● **Task goal**: All entries below are to be set down again, identical to the source.

---- Records for this task

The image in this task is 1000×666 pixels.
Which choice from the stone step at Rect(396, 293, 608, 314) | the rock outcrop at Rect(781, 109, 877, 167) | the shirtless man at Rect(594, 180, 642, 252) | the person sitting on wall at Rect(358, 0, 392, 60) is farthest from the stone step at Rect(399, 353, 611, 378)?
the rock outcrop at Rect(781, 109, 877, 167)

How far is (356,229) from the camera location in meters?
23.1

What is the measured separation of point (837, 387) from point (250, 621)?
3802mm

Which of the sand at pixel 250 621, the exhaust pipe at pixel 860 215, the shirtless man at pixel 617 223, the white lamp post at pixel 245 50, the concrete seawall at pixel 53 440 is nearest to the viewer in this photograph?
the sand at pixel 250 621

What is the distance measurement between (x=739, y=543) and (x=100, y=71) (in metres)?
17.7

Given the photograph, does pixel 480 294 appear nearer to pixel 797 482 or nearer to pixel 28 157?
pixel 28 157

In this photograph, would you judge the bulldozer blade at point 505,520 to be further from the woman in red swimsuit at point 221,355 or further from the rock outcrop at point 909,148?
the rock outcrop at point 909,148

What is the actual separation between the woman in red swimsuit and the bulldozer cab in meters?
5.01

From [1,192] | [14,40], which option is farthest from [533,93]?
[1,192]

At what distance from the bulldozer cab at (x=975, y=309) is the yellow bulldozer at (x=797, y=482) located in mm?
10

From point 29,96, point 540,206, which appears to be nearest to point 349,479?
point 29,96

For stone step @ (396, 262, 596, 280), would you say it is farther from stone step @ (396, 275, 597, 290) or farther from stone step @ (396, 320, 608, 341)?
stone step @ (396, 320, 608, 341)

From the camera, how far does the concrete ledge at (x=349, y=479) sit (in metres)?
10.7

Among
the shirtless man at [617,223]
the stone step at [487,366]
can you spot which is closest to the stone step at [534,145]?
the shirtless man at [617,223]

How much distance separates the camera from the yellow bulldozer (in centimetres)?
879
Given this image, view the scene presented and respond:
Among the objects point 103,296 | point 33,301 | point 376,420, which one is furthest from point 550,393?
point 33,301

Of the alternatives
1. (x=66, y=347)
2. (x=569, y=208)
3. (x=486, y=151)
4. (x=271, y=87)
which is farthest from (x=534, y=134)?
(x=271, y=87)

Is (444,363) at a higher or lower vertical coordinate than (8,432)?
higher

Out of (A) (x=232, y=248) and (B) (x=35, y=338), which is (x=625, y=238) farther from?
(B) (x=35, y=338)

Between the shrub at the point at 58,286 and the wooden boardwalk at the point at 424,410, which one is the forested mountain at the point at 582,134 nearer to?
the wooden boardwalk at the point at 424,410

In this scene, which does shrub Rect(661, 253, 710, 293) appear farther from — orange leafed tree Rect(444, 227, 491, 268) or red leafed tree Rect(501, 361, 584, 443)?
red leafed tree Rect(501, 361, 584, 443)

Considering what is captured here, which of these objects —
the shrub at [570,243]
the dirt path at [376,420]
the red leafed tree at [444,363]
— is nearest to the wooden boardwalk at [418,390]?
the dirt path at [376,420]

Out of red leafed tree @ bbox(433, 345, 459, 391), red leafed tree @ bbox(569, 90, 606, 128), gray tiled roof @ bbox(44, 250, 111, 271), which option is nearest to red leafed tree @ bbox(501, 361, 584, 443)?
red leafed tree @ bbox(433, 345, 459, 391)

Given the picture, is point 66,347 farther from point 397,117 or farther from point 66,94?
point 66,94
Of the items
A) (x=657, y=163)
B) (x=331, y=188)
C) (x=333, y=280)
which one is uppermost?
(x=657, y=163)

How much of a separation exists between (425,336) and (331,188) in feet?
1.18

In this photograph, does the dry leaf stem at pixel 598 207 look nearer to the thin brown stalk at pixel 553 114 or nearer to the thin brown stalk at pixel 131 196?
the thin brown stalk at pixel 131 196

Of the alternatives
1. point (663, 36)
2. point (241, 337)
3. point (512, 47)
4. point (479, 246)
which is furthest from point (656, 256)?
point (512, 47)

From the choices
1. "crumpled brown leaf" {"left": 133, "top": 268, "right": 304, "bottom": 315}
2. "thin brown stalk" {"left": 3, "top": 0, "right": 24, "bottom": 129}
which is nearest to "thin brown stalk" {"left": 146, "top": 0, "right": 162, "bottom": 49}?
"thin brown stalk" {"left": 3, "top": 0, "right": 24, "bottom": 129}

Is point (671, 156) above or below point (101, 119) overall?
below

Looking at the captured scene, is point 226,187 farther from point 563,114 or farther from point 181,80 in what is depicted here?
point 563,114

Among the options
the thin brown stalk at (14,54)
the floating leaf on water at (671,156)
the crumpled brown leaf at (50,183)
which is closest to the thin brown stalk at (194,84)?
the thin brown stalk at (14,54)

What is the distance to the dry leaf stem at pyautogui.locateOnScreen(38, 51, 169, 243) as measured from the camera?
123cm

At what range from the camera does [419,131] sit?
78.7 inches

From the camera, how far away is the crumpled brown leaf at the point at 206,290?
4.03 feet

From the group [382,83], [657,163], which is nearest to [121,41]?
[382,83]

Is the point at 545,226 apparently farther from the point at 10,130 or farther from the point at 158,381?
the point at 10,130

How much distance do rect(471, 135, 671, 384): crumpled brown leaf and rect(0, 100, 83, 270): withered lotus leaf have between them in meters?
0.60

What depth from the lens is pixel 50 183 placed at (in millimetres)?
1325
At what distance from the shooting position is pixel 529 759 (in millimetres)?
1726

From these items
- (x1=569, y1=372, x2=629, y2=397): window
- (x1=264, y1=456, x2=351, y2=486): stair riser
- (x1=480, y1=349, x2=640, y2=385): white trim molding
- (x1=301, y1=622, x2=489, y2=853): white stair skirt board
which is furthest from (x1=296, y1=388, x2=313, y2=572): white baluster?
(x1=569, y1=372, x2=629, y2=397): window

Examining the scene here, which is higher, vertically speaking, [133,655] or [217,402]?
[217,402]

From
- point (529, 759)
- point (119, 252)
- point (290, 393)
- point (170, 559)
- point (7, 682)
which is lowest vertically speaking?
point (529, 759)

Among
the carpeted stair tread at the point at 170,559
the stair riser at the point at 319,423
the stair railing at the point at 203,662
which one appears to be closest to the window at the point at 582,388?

--------

● **Solution to this task**:
The image in this task is 1000×666 pixels.
Which choice from the stone step at Rect(396, 293, 608, 314) | the rock outcrop at Rect(781, 109, 877, 167) | the shirtless man at Rect(594, 180, 642, 252) | the person sitting on wall at Rect(358, 0, 392, 60) is farthest from the stone step at Rect(399, 353, 611, 378)?
the rock outcrop at Rect(781, 109, 877, 167)

How far is (356,229) from the camera location in meters?
23.1

What is the measured separation of point (837, 387) from point (250, 621)?
3802mm

Which of the sand at pixel 250 621, the exhaust pipe at pixel 860 215, the shirtless man at pixel 617 223, the white lamp post at pixel 245 50, the concrete seawall at pixel 53 440 is nearest to the viewer in this photograph?
the sand at pixel 250 621

What is the distance measurement between (x=739, y=543) and (x=100, y=71) (in metres)?
17.7

Given the photograph, does pixel 480 294 appear nearer to pixel 797 482 or nearer to pixel 28 157?
pixel 28 157

In this photograph, would you judge the bulldozer blade at point 505,520 to be further from the woman in red swimsuit at point 221,355 or further from the rock outcrop at point 909,148?
the rock outcrop at point 909,148

What is the actual separation between the woman in red swimsuit and the bulldozer cab in meters?
5.01

From [1,192] | [14,40], which option is farthest from [533,93]?
[1,192]

At what distance from the bulldozer cab at (x=975, y=309) is the yellow bulldozer at (x=797, y=482) located in mm?
10

From point 29,96, point 540,206, which appears to be nearest to point 349,479?
point 29,96

For stone step @ (396, 262, 596, 280), would you say it is farther from stone step @ (396, 275, 597, 290) or farther from stone step @ (396, 320, 608, 341)?
stone step @ (396, 320, 608, 341)

From the camera, how far does the concrete ledge at (x=349, y=479) sit (in metres)?
10.7

Among
the shirtless man at [617,223]
the stone step at [487,366]
can you spot which is closest to the stone step at [534,145]?
the shirtless man at [617,223]

How much distance separates the camera from the yellow bulldozer (in centimetres)?
879
Given this image, view the scene presented and respond:
Among the objects point 103,296 | point 33,301 | point 376,420, which one is furthest from point 550,393?
point 33,301

Of the alternatives
1. (x=66, y=347)
2. (x=569, y=208)
3. (x=486, y=151)
4. (x=271, y=87)
which is farthest from (x=534, y=134)?
(x=271, y=87)

Is (444,363) at a higher or lower vertical coordinate than (8,432)?
higher

Out of (A) (x=232, y=248) and (B) (x=35, y=338), which is (x=625, y=238) farther from?
(B) (x=35, y=338)

Between the shrub at the point at 58,286 and the wooden boardwalk at the point at 424,410, which one is the forested mountain at the point at 582,134 nearer to?
the wooden boardwalk at the point at 424,410

In this scene, which does shrub Rect(661, 253, 710, 293) appear farther from — orange leafed tree Rect(444, 227, 491, 268) or red leafed tree Rect(501, 361, 584, 443)?
red leafed tree Rect(501, 361, 584, 443)

Considering what is captured here, which of these objects —
the shrub at [570,243]
the dirt path at [376,420]
the red leafed tree at [444,363]
— is nearest to the wooden boardwalk at [418,390]?
the dirt path at [376,420]

Out of red leafed tree @ bbox(433, 345, 459, 391), red leafed tree @ bbox(569, 90, 606, 128), gray tiled roof @ bbox(44, 250, 111, 271), which option is nearest to red leafed tree @ bbox(501, 361, 584, 443)?
red leafed tree @ bbox(433, 345, 459, 391)

Given the picture, is point 66,347 farther from point 397,117 or farther from point 66,94?
point 66,94
Of the items
A) (x=657, y=163)
B) (x=331, y=188)
C) (x=333, y=280)
which one is uppermost?
(x=657, y=163)

How much of a separation exists between (425,336) and (331,188) in feet?
1.18

In this photograph, does the dry leaf stem at pixel 598 207 look nearer to the thin brown stalk at pixel 553 114 or nearer to the thin brown stalk at pixel 131 196?
the thin brown stalk at pixel 131 196

Of the alternatives
1. point (663, 36)
2. point (241, 337)
3. point (512, 47)
4. point (479, 246)
which is furthest from point (656, 256)?
point (512, 47)

From the choices
1. "crumpled brown leaf" {"left": 133, "top": 268, "right": 304, "bottom": 315}
2. "thin brown stalk" {"left": 3, "top": 0, "right": 24, "bottom": 129}
which is nearest to "thin brown stalk" {"left": 146, "top": 0, "right": 162, "bottom": 49}?
"thin brown stalk" {"left": 3, "top": 0, "right": 24, "bottom": 129}

Is point (671, 156) above or below point (101, 119) overall?
below

Looking at the captured scene, is point 226,187 farther from point 563,114 or farther from point 181,80 in what is depicted here?
point 563,114

Among the options
the thin brown stalk at (14,54)
the floating leaf on water at (671,156)
the crumpled brown leaf at (50,183)
which is closest to the thin brown stalk at (194,84)?
the thin brown stalk at (14,54)

What is the distance to the dry leaf stem at pyautogui.locateOnScreen(38, 51, 169, 243) as measured from the camera?
123cm

At what range from the camera does [419,131] sit?
78.7 inches

From the camera, how far away is the crumpled brown leaf at the point at 206,290?
4.03 feet

From the group [382,83], [657,163], which is nearest to [121,41]?
[382,83]

Is the point at 545,226 apparently farther from the point at 10,130 or farther from the point at 158,381?
the point at 10,130

How much distance do rect(471, 135, 671, 384): crumpled brown leaf and rect(0, 100, 83, 270): withered lotus leaf have between them in meters?
0.60

What depth from the lens is pixel 50 183 placed at (in millimetres)?
1325
At what distance from the shooting position is pixel 529 759 (in millimetres)?
1726

From these items
- (x1=569, y1=372, x2=629, y2=397): window
- (x1=264, y1=456, x2=351, y2=486): stair riser
- (x1=480, y1=349, x2=640, y2=385): white trim molding
- (x1=301, y1=622, x2=489, y2=853): white stair skirt board
which is furthest from (x1=296, y1=388, x2=313, y2=572): white baluster?
(x1=569, y1=372, x2=629, y2=397): window

Examining the scene here, which is higher, vertically speaking, [133,655] or [217,402]?
[217,402]

From
- point (529, 759)
- point (119, 252)
- point (290, 393)
- point (170, 559)
- point (7, 682)
which is lowest vertically speaking?
point (529, 759)

Among
the carpeted stair tread at the point at 170,559
the stair riser at the point at 319,423
the stair railing at the point at 203,662
which one appears to be closest to the window at the point at 582,388?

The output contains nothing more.